Moscow is likely stationing new nuclear-capable hypersonic ballistic missiles at a former airbase in eastern Belarus, a development that could bolster Russia’s ability to deliver missiles across Europe, two US researchers have found by studying satellite imagery.
The researchers’ assessment broadly aligns with US intelligence findings, said a person familiar with the matter who spoke on the condition of anonymity to share information not authorised for public release.
Russian President Vladimir Putin has made clear his intention to place intermediate-range Oreshnik missiles, with an estimated range of up to 5,500 km, in Belarus, but the exact location has not been previously reported.
Deployment of the Oreshnik would underscore the Kremlin’s growing reliance on the threat of nuclear weapons as it seeks to deter Nato members from supplying Kyiv with weapons that can strike deep inside Russia, some experts said.
The Russian Embassy in Washington did not immediately respond to a request for comment.
The Belarus Embassy declined to comment. The state-run Belta news agency quoted Defence Minister Viktor Khrenin on Wednesday as saying that the Oreshnik’s deployment would not alter the balance of power in Europe and was “our response” to the West’s “aggressive actions.”
The White House did not immediately respond to a request for comment and the CIA declined to comment.
Researchers Jeffrey Lewis of the Middlebury Institute of International Studies, in California, and Decker Eveleth of the CNA research and analysis organisation in Virginia, said they based their finding regarding the deployment of Oreshniks on imagery from Planet Labs, a commercial satellite firm, that showed features consistent with a Russian strategic missile base.
Lewis and Eveleth said they were 90 per cent certain that mobile Oreshnik launchers would be stationed at the former airbase near Krichev, some 307 km east of the Belarus capital of Minsk, and 478 km southwest of Moscow.

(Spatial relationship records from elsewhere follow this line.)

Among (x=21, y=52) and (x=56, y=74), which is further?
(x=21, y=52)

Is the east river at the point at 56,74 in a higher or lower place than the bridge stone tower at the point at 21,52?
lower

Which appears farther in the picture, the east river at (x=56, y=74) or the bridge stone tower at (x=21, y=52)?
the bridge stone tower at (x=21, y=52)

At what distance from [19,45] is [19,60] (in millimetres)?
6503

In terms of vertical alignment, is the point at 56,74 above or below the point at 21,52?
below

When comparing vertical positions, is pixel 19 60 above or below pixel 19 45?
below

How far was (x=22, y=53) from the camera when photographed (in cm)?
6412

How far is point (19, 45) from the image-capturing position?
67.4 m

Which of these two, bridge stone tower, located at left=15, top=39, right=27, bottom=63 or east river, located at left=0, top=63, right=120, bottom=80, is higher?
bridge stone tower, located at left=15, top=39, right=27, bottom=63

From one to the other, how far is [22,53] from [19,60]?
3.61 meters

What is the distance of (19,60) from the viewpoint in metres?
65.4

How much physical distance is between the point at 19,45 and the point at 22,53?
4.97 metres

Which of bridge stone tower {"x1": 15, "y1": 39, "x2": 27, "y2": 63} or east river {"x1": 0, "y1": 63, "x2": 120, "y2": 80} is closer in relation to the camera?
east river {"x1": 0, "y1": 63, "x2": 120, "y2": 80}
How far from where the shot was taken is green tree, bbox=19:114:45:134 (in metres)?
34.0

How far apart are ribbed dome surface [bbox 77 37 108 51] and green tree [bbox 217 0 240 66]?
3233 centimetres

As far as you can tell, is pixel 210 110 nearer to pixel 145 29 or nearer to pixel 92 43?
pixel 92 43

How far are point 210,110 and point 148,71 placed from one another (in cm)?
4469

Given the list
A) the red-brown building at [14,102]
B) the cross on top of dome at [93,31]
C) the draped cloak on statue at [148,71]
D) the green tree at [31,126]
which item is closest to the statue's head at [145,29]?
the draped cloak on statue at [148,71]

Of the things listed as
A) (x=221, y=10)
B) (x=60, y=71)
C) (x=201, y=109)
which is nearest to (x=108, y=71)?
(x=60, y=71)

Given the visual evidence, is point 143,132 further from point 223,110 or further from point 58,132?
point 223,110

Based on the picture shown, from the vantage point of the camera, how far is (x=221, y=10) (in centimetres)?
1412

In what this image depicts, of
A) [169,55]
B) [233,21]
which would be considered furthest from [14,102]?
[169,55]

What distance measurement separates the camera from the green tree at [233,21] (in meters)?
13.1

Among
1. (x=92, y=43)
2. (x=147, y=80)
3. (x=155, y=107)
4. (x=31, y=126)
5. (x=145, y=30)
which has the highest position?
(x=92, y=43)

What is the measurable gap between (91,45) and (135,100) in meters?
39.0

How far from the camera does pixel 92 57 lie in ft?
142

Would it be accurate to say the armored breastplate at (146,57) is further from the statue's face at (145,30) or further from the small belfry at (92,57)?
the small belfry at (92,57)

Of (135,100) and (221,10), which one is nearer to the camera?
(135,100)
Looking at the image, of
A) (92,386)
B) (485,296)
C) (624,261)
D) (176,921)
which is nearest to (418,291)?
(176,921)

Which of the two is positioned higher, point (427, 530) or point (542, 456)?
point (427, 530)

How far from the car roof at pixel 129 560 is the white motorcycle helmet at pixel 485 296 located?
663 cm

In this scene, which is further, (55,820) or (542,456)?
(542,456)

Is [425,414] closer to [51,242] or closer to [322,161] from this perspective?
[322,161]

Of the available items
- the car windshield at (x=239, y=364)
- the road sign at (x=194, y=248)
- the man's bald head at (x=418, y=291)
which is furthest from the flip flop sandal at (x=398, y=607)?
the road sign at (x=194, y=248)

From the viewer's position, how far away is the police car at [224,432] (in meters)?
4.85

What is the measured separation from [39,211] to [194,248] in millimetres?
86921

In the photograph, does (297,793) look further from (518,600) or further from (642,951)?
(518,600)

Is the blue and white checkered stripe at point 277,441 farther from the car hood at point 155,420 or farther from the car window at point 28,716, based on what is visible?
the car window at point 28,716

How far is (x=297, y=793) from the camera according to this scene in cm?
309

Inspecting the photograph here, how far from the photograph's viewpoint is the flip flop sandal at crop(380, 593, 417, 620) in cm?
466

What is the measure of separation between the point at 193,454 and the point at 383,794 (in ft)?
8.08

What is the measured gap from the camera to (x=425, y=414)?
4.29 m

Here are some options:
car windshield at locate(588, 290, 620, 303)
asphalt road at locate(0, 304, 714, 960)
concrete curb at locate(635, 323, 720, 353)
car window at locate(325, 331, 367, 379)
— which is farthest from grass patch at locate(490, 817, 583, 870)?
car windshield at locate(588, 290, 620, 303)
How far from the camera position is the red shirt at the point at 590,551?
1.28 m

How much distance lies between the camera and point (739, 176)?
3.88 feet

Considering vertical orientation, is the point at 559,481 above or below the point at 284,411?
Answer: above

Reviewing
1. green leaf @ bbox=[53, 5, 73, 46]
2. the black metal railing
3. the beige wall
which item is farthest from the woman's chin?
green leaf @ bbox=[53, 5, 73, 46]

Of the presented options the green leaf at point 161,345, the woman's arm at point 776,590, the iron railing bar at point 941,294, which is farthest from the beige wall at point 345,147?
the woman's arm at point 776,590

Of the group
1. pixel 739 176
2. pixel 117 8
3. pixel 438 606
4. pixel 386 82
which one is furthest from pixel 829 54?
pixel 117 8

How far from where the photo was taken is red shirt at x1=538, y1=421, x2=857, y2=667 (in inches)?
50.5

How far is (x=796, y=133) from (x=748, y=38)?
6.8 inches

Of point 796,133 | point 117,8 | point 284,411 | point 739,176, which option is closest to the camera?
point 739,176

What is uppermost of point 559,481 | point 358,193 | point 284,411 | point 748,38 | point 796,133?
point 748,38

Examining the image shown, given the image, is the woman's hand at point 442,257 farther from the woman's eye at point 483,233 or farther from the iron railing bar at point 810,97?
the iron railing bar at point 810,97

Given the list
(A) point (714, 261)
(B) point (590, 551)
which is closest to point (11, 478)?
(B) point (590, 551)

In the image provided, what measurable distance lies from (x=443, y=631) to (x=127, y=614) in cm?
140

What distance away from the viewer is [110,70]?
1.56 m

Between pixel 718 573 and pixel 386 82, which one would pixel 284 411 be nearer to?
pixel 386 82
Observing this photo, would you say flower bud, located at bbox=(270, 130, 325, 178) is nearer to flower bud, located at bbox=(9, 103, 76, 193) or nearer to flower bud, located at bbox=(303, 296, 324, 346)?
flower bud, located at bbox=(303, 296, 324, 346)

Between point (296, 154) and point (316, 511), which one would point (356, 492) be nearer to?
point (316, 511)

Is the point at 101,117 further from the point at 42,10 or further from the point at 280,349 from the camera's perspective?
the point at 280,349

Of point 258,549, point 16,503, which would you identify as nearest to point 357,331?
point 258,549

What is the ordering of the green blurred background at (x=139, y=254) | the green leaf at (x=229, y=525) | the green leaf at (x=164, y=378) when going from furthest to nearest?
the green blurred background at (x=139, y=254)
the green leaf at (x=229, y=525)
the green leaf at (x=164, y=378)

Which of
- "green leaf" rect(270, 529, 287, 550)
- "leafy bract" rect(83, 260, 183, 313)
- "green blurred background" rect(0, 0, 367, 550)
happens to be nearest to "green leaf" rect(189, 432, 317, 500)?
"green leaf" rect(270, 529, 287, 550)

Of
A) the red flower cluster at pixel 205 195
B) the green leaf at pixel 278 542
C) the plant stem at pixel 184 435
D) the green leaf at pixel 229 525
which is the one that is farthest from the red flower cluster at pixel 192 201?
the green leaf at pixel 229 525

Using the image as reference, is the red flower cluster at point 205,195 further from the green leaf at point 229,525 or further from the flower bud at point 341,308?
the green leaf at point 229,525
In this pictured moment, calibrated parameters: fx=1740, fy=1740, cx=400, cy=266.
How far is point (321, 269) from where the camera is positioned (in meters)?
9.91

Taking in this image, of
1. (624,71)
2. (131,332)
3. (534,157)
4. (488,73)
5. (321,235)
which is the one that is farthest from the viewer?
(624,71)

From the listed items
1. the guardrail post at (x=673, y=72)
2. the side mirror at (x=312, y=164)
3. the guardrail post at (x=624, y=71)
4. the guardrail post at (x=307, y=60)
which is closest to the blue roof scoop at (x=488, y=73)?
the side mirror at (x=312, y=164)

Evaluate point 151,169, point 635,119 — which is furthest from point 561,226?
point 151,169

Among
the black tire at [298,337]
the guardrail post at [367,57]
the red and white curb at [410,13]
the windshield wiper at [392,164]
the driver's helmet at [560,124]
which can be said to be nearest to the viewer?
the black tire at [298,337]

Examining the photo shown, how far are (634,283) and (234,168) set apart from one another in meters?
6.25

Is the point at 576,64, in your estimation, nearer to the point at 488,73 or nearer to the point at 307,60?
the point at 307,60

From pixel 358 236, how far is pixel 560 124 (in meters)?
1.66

Moscow tested a conventionally armed Oreshnik – Russian for Hazel tree – against a target in Ukraine in November 2024. Putin boasts that it’s impossible to intercept because of velocities reportedly exceeding Mach 10.
Putin plans to deploy the weapon “in Belarus to extend its range further into Europe,” said John Foreman, an expert with the Chatham House who served as a British defence attache in Moscow and Kyiv.
Foreman said he also sees such a move as a reaction to the planned stationing in Germany next year by the US of conventional missiles that include the intermediate-range hypersonic Dark Eagle.
The Oreshnik’s deployment would come with only weeks left before the expiration of 2010 New START pact, the last US-Russia treaty limiting deployments of strategic nuclear weapons by the world’s biggest nuclear powers.
Putin said after a December 2024 meeting with his Belarusian counterpart, Alexander Lukashenko, that the Oreshnik could be stationed in Belarus in the second half of this year – part of a revised strategy in which Moscow is basing nuclear weapons outside its territory for the first time since the Cold War.